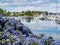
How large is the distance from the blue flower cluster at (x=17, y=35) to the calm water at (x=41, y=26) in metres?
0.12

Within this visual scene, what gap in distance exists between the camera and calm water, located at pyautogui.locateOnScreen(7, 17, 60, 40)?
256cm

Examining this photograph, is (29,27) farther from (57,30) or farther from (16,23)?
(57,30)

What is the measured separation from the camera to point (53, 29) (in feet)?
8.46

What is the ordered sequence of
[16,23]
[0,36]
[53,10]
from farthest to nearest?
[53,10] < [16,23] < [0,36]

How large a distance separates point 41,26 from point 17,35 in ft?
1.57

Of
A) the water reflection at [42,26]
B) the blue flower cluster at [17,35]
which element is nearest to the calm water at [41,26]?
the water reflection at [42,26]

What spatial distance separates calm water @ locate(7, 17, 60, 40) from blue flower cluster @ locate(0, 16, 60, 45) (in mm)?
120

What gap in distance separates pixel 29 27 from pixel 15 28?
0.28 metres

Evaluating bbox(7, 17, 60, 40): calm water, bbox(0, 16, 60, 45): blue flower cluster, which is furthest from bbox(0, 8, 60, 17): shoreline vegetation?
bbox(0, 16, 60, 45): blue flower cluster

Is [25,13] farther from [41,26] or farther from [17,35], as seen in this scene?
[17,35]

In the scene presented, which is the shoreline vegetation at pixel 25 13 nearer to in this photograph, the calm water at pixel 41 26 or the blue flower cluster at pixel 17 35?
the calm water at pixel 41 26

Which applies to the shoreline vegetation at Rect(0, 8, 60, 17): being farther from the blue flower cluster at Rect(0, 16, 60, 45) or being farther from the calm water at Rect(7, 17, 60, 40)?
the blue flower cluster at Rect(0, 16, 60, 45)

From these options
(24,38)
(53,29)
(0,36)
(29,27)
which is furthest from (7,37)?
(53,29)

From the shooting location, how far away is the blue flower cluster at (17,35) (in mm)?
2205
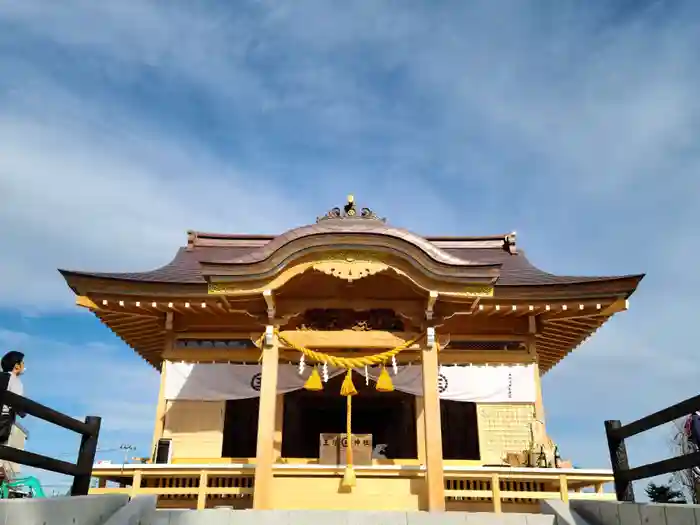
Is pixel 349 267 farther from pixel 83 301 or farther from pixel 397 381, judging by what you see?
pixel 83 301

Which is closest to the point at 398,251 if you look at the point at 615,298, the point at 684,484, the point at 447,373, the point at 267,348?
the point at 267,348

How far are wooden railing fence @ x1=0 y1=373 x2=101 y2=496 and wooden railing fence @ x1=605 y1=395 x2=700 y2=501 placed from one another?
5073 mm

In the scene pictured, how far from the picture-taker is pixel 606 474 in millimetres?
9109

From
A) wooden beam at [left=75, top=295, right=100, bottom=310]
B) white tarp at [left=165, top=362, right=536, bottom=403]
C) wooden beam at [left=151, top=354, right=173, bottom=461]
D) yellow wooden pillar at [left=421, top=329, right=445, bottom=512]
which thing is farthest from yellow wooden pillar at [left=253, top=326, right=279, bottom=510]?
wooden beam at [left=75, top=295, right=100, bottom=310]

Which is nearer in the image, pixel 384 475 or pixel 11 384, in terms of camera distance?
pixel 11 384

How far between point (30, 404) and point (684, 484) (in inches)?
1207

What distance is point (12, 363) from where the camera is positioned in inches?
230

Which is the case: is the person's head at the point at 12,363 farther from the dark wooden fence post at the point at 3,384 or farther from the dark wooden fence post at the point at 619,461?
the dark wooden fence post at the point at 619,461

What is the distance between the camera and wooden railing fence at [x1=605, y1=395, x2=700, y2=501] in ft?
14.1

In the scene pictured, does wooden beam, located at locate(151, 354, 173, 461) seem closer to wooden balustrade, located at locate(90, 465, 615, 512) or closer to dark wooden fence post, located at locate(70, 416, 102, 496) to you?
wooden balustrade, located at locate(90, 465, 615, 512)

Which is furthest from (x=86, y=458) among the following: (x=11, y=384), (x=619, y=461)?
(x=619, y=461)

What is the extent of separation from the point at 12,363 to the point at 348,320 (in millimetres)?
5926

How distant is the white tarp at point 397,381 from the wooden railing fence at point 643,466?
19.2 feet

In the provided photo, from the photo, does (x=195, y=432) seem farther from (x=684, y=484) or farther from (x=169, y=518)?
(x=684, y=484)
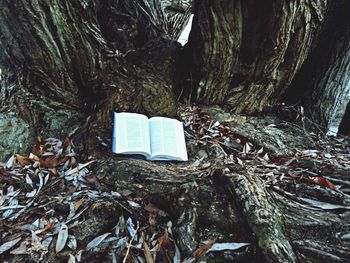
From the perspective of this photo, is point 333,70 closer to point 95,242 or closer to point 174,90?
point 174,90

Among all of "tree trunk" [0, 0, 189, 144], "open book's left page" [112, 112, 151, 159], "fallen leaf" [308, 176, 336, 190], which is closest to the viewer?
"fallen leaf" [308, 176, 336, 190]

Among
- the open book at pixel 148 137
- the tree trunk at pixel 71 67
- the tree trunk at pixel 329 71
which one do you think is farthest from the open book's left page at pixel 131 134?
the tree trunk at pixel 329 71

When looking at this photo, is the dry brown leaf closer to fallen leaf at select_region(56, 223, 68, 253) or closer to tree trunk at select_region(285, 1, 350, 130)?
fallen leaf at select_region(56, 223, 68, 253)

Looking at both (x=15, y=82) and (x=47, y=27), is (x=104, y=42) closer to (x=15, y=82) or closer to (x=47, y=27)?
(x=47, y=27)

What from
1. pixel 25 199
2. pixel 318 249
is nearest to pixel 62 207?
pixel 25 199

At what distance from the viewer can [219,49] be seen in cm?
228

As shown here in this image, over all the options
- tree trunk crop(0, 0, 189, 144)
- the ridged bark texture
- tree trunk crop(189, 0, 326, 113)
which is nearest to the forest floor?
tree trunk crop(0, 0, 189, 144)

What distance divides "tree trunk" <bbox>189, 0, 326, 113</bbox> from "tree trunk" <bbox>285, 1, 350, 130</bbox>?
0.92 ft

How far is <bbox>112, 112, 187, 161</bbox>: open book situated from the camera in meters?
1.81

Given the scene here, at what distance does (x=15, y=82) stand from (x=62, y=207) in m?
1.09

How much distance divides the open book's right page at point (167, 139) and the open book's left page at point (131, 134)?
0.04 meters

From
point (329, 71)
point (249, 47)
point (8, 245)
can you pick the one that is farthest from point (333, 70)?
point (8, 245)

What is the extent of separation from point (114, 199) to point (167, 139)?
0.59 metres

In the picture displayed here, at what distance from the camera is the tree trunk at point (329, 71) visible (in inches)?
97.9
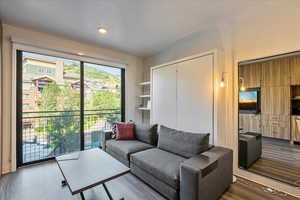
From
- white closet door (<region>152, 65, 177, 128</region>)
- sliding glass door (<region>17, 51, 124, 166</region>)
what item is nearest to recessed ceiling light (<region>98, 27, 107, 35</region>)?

■ Exercise objective: Arrange the rows above as a numbered list with blank lines left out. Start at the line that contains "At what distance from the viewer" and stop after the line that contains "0.04 meters".

■ Correct output:
1. At what distance from the viewer can [219,49] be seen in cm?
2. 228
3. As shown here in this image, over all the options
4. - tree trunk crop(0, 0, 189, 144)
5. - the ridged bark texture
6. - tree trunk crop(189, 0, 326, 113)
7. which is nearest to the forest floor?
8. tree trunk crop(0, 0, 189, 144)
9. What distance divides "tree trunk" <bbox>189, 0, 326, 113</bbox> from "tree trunk" <bbox>285, 1, 350, 130</bbox>?
10. 0.92 ft
11. How far is <bbox>112, 112, 187, 161</bbox>: open book situated from the camera in meters?
12. 1.81
13. Given the scene here, at what distance does (x=15, y=82) stand from (x=62, y=207) in m?
14. 1.09
15. How much distance divides the open book's right page at point (167, 139) and the open book's left page at point (131, 134)?
16. 0.04 meters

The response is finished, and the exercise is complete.